魔剣学園は午前中に授業が終わるので、実質的な時間はまだ二時。
日は高い。
二つの影は望と希の双子で、機械めいた巨体はドミニクである。普段は見られないような取り合わせだが、最上階の空き教室なのでそれを見て怪訝な顔をするような者はいなかった。
「…それで、何をお話すればよいでしょうか」
先に切り出したのはドミニクであった。
邪視を携えた単眼は柘榴石のような輝きを秘めて、目の前の双子を写し込んでいる。
「エディターシリーズの天使って何」
単刀直入、他人とのなれ合いをひどく嫌う希は、一言めから切り出した。
ドミニクは、ほんの少し何か思案するような素振りを見せた後
「まず最も一般的な部分からお話ししましょう」
と前置いて話し始めた。
「【エディターシリーズの天使】とは“エディタ・マグニフィカ”という一人の天使を雛形として造られた天使達を言います」
「造られた…?」
希は眉を潜めると、本来聞きたかった部分ではない箇所に問いを放つ。
「…貴方たちは、地上にて代を重ね、生まれ落ちた堕天使でしたね」
問いの理由に気づき、一瞬の沈黙。
それはなんだか、古いパソコンが単語の検索に戸惑うような印象を双子に与えた。
「天使には、大きくわけて二つの生まれ方があります。一つは貴方たちのように、親がいて人と同じように生まれる者。

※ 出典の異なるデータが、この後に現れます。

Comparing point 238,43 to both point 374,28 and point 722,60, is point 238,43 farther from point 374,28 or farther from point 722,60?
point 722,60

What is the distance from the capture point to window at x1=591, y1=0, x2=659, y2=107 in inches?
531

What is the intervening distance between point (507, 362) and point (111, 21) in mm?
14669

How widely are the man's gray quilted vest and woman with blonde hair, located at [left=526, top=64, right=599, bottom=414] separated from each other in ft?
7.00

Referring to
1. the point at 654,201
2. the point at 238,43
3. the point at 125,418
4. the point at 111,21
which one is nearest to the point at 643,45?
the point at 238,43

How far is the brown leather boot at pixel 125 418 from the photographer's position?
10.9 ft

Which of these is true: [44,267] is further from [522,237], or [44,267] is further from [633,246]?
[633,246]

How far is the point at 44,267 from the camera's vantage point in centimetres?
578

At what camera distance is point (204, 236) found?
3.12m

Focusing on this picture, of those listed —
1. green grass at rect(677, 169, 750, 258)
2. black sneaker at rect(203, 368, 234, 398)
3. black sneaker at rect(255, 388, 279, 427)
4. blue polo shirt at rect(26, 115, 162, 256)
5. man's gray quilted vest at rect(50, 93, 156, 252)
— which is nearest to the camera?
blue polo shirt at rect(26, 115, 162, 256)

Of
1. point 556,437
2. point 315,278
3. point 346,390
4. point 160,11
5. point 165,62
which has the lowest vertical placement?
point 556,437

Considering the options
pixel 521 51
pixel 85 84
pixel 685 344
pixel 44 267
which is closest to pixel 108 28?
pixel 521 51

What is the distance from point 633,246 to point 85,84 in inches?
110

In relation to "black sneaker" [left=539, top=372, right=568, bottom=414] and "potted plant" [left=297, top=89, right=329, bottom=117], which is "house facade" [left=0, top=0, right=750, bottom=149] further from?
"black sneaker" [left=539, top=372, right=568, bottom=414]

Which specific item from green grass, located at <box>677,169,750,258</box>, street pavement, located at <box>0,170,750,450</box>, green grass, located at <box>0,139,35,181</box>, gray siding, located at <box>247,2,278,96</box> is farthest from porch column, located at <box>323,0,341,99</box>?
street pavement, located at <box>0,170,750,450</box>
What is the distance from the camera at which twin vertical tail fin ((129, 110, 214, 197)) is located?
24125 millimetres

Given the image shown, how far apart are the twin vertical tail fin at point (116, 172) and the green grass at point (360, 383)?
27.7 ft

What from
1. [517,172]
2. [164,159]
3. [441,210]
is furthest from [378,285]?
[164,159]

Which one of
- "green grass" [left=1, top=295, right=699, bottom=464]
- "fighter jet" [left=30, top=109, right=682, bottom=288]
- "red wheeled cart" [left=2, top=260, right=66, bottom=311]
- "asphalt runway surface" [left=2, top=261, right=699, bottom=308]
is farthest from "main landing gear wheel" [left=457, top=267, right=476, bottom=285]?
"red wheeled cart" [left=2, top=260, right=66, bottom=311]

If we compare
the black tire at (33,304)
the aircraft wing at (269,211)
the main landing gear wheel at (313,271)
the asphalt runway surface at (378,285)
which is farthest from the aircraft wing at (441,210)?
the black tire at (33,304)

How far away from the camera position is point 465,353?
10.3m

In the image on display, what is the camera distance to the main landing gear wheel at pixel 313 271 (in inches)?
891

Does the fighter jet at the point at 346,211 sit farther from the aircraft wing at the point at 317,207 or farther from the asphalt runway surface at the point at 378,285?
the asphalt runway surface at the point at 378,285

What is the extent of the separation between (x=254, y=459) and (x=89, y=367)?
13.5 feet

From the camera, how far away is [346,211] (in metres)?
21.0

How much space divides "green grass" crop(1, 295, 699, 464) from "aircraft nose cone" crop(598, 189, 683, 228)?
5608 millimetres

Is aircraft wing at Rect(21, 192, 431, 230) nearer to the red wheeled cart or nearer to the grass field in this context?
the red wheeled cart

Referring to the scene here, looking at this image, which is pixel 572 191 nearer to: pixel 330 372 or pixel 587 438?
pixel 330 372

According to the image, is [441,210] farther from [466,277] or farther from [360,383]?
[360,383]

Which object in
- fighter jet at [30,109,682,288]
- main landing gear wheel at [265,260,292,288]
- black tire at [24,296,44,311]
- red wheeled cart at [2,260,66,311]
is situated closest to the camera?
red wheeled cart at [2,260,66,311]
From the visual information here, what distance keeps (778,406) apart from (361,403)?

生まれ方は…人と違うこともありますが、親の素質や因子を継ぐという点では同じです」
ドミニクは、何だかそれが罪であるかのように、普段ほとんど表に見せない感情をほんの僅かに言葉尻に乗せ、何かに遠慮するかのように
「私も、ですが」
と添えた。
「もう一つは目的や役職に合わせ能力などを調整し造られる天使。
タランチュラ先生はそういった天使です」
「へえ、見た目的には逆っぽいけど」
機械的な体を持つドミニクと、羽根さえ抜かせば人間にしか見えないタランチュラ。
荒っぽい希の言葉も仕方がないといえる。
「そういった造られる天使も、また二種類に分かれます。一つは、つま先から羽根の先までオリジナルの…そうですね、こういっては何ですが、神によるハンドメイドの天使」
ですがこれには手間も労力も係り過ぎると、さらに説明を続けた。
「もう一つは…優秀であったり、能力に需要のあるオリジナル天使の複製…つまりコピーです。